▶ Text for analysis
One of the country's foremost experts on wildfires and fire management suggested three narratives for fire problems in a speech Wednesday at USU.

Dr. Stephen J. Pyne, an Arizona State University professor and author of 16 books, called the first narrative the industrial one, "the story we share with everywhere else on the planet. We've all gathered fire."

However, the second one, the imperial narrative, is shared by a much smaller group of countries, which include Russia, Canada and Australia. "All of these share a colonial history which results in the reservation of large chunks of land as a public commonwealth," he said.

"We have extensive wildfires in the United States because we have extensive wild land," Pyne believes.

The third narrative is the national one, which deals with the individual way the United States has tried to manage wildfires.

"Fire doesn't listen; it really doesn't care," Pyne said. "It speaks a language of wind, mountains and fuel and unless we speak to it in those terms, we're not effective."

In his one-hour presentation, "American History with Fire in Its Eye: Wildfires in the West" he talked about the history, ecology and management of fire and about his opinion on fire management in the future.

Pyne, a professor in ASU's biology and sociology program, is an internationally recognized authority on wildfire. He has spent over 15 years in fire crews in various national parks, including Grand Canyon, Rocky Mountain and Yellowstone, and he has published books about various fire-related issues -- his most recent one titled Smokechasing. Pyne has also traveled literally all over the world in relation to his work on fire management.

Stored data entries

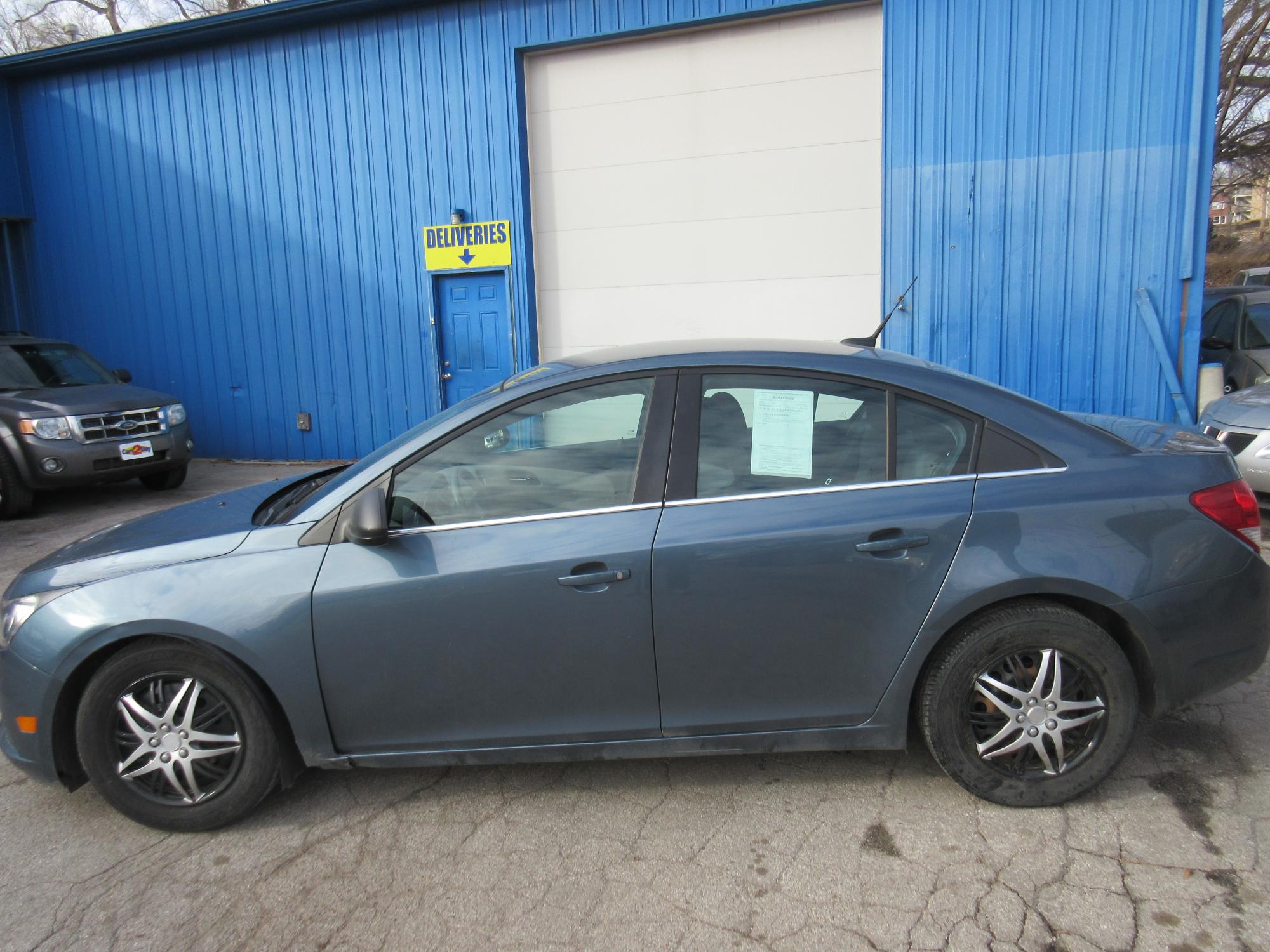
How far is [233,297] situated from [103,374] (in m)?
2.38

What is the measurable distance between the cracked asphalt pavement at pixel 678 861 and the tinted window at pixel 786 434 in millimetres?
1152

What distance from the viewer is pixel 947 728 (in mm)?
3031

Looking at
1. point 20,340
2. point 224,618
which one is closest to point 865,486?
point 224,618

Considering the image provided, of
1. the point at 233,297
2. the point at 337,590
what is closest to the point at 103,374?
the point at 233,297

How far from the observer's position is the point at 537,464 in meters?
3.21

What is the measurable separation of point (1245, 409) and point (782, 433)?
5.55 metres

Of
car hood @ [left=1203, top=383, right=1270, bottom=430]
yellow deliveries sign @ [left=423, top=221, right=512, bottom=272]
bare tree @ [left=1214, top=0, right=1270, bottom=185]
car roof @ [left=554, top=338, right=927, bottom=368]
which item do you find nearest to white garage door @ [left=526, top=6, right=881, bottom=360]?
yellow deliveries sign @ [left=423, top=221, right=512, bottom=272]

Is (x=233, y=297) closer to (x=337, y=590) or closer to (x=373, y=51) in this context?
(x=373, y=51)

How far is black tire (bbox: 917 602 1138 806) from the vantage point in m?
2.97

▶ Problem A
Decide whether each statement below agrees with the article on Stephen Pyne's wildfire talk, answering yes or no and quoting the words of the article that decide it: (i) Pyne has worked on fire crews for more than 15 years; (ii) the imperial narrative is shared by nearly every country; (iii) Pyne's presentation lasted two hours.
▶ Problem B
Go on with the article on Stephen Pyne's wildfire talk, starting after its last sentence.

▶ Your response A
(i) Yes: "He has spent over 15 years in fire crews in various national parks"
(ii) No: "is shared by a much smaller group of countries, which include Russia, Canada and Australia"
(iii) No: "In his one-hour presentation"

▶ Your response B
He started his journey through the history of fire management with the year 1880 by pointing out that the "fire epicenters" of that time were around the Great Lakes and in the southern and western part of the United States.

Pyne also explained the history and work of the United States Forest Service, which was established at the turn of the last century and has become the premier leader in wildfire management.

Shortly after its founding it had its first serious defeat, the "Big Blowup" in 1910, a series of wildfires in the northern Rocky Mountains that burned nearly three million acres and killed 78 firefighters. However, it was not until the 1930s that that the government provided some basic infrastructure for systematic fire prevention. One of the strangest fire management measures before that time were probably the Dixie Crusaders in the 1920s, people who traveled the country, as Pyne explained, "evangelizing against wood burning".

However, Pyne stated that he did not believe that the Forest Services as the main fire-management organization in the country had a future and that the change from public to private forestry could be recognized worldwide.

"State-sponsored forestry is dead . . . It's about making it happen and I think that's were policy failed," he said.